As far as I could tell, individual differences in the vessels – except perhaps for the morphological power of the furnace-red guitar case and the fragile, relic-like vulnerability of the little bird’s nest – were softened, melted, into a new role whereby each object gave up much of its specificity to became talismanic. The equalizing light lent every object continuity with every other object, each one of them now sharing the theatrical status of the others. If these vessels were, in fact, to be the bearers of the personal memories of their donors, then these memories were now in distinct danger of being lost in the continuum of the vessel-adjacent-to-vessel-adjacent-to-vessel arrangement.

Muck’s borrowed vessels were now like actors (under stage lighting), delivering lines about the “memories” they were expected to embody – but at one remove from those memories themselves.

I would suggest, therefore, that the “memories” summarized by the title of Martina Muck’s exhibition, Memory, are, in fact, only displaced and deferred memories, frayed, strained and altered. They are memories that may have been vivid while they lived in and tinctured the various objects making up the exhibition, but, in the end, were now utterly transformed into the idea of memories.

This serves nicely, of course, to deliver Muck’s installation from the sentimentality that would assuredly have befallen it if each of her gathered vessels were still being used as the loci of memory, as (to borrow and distort Andre Breton’s phrase), “Communicating Vessels.” As it is, all the vessels really communicate is their own floodlit morphology – their formal qualities, heightened and enhanced by the falling of light upon them.

On one wall of the gallery – at a substantial remove from the floor-installation itself – there were affixed a number of white cards on which were printed, in black type, the vessel-donor’s remarks about his/her contribution to the installation. The notices varied enormously – not surprisingly – in the degree to which they were affecting, informative, amusing or even off-putting.

Some were touching: “This is a chest that my Omi brought from Germany.
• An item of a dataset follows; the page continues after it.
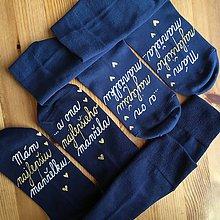 """Obuv - Set maľovaných modrých ponožiek s nápisom: """"Mám najlepšiu manželku/...a ona najlepšieho manžela"""" a naopak - 11210164_"""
I like it because it looks like a treasure box that has been all over the world.” Some were charming but inexplicable: “This gorgeous little plate serves well, its value keeps growing” [what is meant by “serves well”? That the plate is useful to serve things on, or that it serves its purpose well as a plate – a broader, more general meaning?]. Some were irritatingly clever to the point of being gnomic: “On Kidd Road we reap what we sow.” Some were disturbing: “This bowl represents 38 years in a painful marriage” [38 years of a painful marriage, surely?].

And a couple sidled up to real poetry: “I discovered this nest on the ground, during a walk in the forest. A bird’s nest is both fragile and strong. I go into the forest often feeling fragile but come out strong.”

The wall of messages and annotations was, then, aquiver with emotion – with tenderness, nostalgia, resentment, anger, a sense of fulfilment, a sense of loss.

But all of these feelings – preserved on these cards with varying degrees of fidelity to the emotions that originally engendered them – were now profoundly separated from the vessels to which they had formerly been attached.

For me, Martina Muck’s handsome, affecting installation was not, therefore, about memory at all but rather about separation – even exclusion. All these vessels, bathed in falls of light, had, as it were, forgotten themselves. They were no longer Communicating Vessels, but rather Amnesiac Vessels. The distant clamour of the white cards on the adjoining wall were no more now than a babble of voices, growing thinner and more distant all the time.